Inondations meurtrières au Népal : espoir et désolation une semaine après
Les équipes de secours s’activent depuis une semaine au Népal, tentant désespérément de retrouver des survivants après une crue dévastatrice qui a coûté la vie à de nombreuses personnes. À ce jour, plus de 1.100 corps ont été extraits des décombres, tandis que près de 4.500 personnes demeurent portées disparues.
Mona Sherpa, directrice nationale de l’association humanitaire Care au Népal, a vécu cette tragédie de l’intérieur. Elle a partagé son expérience avec le média 20 Minutes, évoquant une période marquée par le traumatisme et l’espoir.
Au moment où la catastrophe a frappé, Mona et son équipe se trouvaient en réunion dans la province de Gandaki, à l’ouest des zones inondées. La situation a nécessité une réaction immédiate : activation de l’équipe de réponse d’urgence et mobilisation des ressources nécessaires. Bien que l’organisation ait des protocoles en place pour faire face aux catastrophes, l’ampleur des inondations a pris tout le monde de court. Deux semaines avant cet événement tragique, Care avait déjà préparé 150 kits d’urgence en raison de pluies torrentielles dans la région de Kanchanpur.
Mona exprime sa tristesse face à la situation, soulignant le lien personnel qu’elle a avec le district de Rasuwa, le plus touché par la catastrophe. Ce lieu, où Care avait déjà mené des interventions après le séisme de 2015, est familier pour elle. Elle se rappelle d’une randonnée effectuée l’année précédente, où elle avait déjà été témoin de crues soudaines.

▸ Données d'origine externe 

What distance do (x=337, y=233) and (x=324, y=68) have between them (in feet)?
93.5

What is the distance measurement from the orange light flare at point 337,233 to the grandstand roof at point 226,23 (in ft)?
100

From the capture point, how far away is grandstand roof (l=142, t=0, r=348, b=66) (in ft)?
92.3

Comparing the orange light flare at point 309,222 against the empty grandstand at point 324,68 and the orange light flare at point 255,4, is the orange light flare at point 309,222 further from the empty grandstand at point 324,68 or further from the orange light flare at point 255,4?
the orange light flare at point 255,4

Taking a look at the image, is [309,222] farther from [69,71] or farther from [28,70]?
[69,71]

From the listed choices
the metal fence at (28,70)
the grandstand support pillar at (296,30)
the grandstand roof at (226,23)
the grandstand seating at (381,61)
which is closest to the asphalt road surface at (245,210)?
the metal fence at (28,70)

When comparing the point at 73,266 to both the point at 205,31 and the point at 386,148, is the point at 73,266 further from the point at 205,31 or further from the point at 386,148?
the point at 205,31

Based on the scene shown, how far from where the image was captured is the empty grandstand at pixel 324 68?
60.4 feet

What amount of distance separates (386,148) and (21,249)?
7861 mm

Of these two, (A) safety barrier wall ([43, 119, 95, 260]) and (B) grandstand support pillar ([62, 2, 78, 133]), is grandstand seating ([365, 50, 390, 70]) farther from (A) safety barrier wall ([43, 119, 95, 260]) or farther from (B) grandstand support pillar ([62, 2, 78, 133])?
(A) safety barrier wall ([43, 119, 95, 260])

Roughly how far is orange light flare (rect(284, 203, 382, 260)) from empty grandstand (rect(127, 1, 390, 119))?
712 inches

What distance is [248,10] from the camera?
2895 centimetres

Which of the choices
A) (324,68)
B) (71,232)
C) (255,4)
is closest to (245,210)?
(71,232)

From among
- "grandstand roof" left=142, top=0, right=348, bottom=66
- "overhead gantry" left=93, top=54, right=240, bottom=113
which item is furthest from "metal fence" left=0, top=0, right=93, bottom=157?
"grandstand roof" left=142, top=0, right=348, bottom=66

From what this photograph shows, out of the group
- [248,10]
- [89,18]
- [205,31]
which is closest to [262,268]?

L’accès aux zones sinistrées s’avère extrêmement compliqué. La crue a détruit 40 kilomètres de routes, et les infrastructures électriques ont été dévastées. Alors que la province de Nuwakot a réussi à rétablir partiellement l’électricité, Rasuwa reste complètement isolée, sans téléphone ni Internet.
Les témoignages des équipes sur le terrain sont accablants. Les coulées de boue ont eu lieu tôt le matin, au moment où de nombreux enfants se rendaient à l’école. Mona rapporte : « Il n’y a pas un seul foyer qui ne cherche pas un membre de sa famille. » Contrairement au séisme de 2015, où les gens ont pu s’échapper, cette fois-ci, des villages entiers ont été ensevelis sous la boue. Les images de la catastrophe sont terrifiantes, et la recherche de survivants semble presque impossible.
Quant aux rescapés, ils se retrouvent dans une situation désespérée. Beaucoup ont fui sans rien emporter, perdant non seulement leurs biens, mais aussi des membres de leur famille et leur communauté. Actuellement, ils sont sous le choc, attendant des nouvelles de leurs proches. Cependant, avec le temps, le désespoir pourrait se transformer en colère ou en silence.
Malgré l’épuisement, Mona trouve du réconfort dans la solidarité qu’elle observe autour d’elle. Les partenaires locaux ont rapidement offert leur aide, et les bénévoles ont été parmi les premiers à intervenir. La résilience des habitants est remarquable : des voisins ouvrent leurs portes pour accueillir ceux qui en ont besoin. Ces gestes, même dans la douleur, apportent un peu d’espoir.
Mona lance un appel à la communauté internationale : le Népal a besoin de soutien et de prières, mais il est crucial de comprendre que la reconstruction nécessitera un engagement à long terme. « Soyez à nos côtés pour que ces communautés puissent retrouver un sentiment de sécurité et reconstruire leur vie », conclut-elle.